Why Can't We All Just Get Along?
Take your pickunity or purity? No, you may not choose both. I suppose, if you want to see Christ's church in a dogfight over whether embracing full preterism or openness theology is the best strategy for the 21st century, you could choose neither. Which you choose tells us whether you tend to put the accent on holy, or on catholic. The confession wisely says both, as you wisely wanted to.
Wisdom would also direct us to ask how much unity, and how much purity. No one, as far as I know, wants to split a denomination over whether or not the original Westminster Confession was right when it said that Rome was the anti-Christ. But neither would anyone suggest that we should seek visible unity with the First Church of Satan. (Well, maybe the Unitarians would think it's a grand idea.)
The same principle was illustrated in a message I once sent to Scott Hahn. For those of you not in the know, Scott was once a promising young Reformed thinker and teacher. He had both a brilliant mind, and a contagious zeal. Then he took a long walk on the Roman road, and now he serves as a shill for Rome, whom I still believe to be anti-Christ. I told a mutual friend to ask him, "If the denial of the gospel isn't reason enough to leave the "one" church that is Rome, and if what you want is to get to the "one" original church, why not go all the way, and become Jewish?"
Because there are degrees of purity, and nuances of unity, it is also critical to know what kind of wars to wage, and on what hills. Because we live in the age of relativism, we can neither conceive of pursuing unity, unless it is for something as innocuous as the universal brotherhood of man, nor can we conceive of bothering with a disagreement unless the very survival of the planet is at stake. Our war machine operates in binaryit's either off or on. We have no notion of strategic, limited warfare.
But this is precisely what the Bible calls us to. When we exhort one another, when we are prophetic with one another, when we give the rebukes of love, what are we doing but going to war with care? We see an incursion of the enemy in our camp, and rather than kill our comrade, we merely whack the fly who serves the Lord of the flies. When we suggest that dispensationalism is goofy to the extreme, we are loving them, and the church of Christ of which we recognize they are a part. When we suggest that yuppie Presbyterians should rid themselves of the pursuit of personal peace and affluence, we are waging battle, but not to the death. When we ask our TR brothers not to firebomb us because we want to burn a little incense, you know, like they did in the temple, we are suggesting that our desire for unity ought here to leave room for what is perceived as impurity. (Which is why we don't firebomb those who won't burn incense.)
As with so many things, we do not find the answer in some sort of mathematical equation. God calls us to use wisdom as we seek to balance unity and purity, holy and catholic. We who are Reformed tend to fall off the purity side of the horse. Oh, we don't often deny the catholicity of the church. We're far too theologically astute to turn our noses up at a historical creed. Instead we ignore the creed, because we only wage war at full bore. That so-and-so doesn't believe in limited atonement isn't a goad to try to help the poor, ignorant brother. Nope, it's a sure sign that we need to destroy him, and his children.

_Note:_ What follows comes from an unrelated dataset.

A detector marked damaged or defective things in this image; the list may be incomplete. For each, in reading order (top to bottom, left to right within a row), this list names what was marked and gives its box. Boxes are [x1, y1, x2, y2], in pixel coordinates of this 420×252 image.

Which is why the care in the theology is so important. How are you going to know whether to treat someone as an errant brother, or as a wolf in a wool suit unless you know what the catholic church is? I can't tell you how many foolish evangelicals fall into a sloppy ecumenism because some institution calls itself "Christian." T.D. Jakes we think is our brother, because he is a Pentacostal "Christian." What kind of "Christian" you ask? A modalist "Christian," a oneness Pentecostal that denies the trinity, whose kind was deemed outside the church 1500 years ago.
I've read highly respected evangelical ecumenists argue that we need to get along better with Rome, because Christians are supposed to love each other. This is called in logic, "Begging the question." Of course we need to get along with Christians. The trouble is, Roman Catholics, while terribly sound on the Trinity, at least until Mary gets promoted, formally declare justification by faith alone to be a damnable heresy. They are not to be seen as Christians.
As we seek to celebrate the catholicity of the church, as we call on our brothers to recognize their brothers, do not think that we are calling for a sloppy ecumenism. The church is universal, or catholic. It includes all those who are in Christ, people of every tongue and tribe, people of every variety of truly evangelical theology, just about every kind of church polity, just about every kind of worship, and every eschatology that doesn't deny that He shall come again to judge both the living and the dead. But there is a circle in the sand. The scope of God's grace is astounding, but it does not extend to those who are outside the faith, no matter how much they might protest that they are in it.
We are united by a faith, a faith with historical content. Nothing else but that faith will divide us. But nothing else beside that faith can unite us, not a love for America, not a love for tolerance, not even the righteous desire to see the unborn in this country protected by law. Until we understand that, we do not understand what it means that the body of Christ is both holy, and catholic.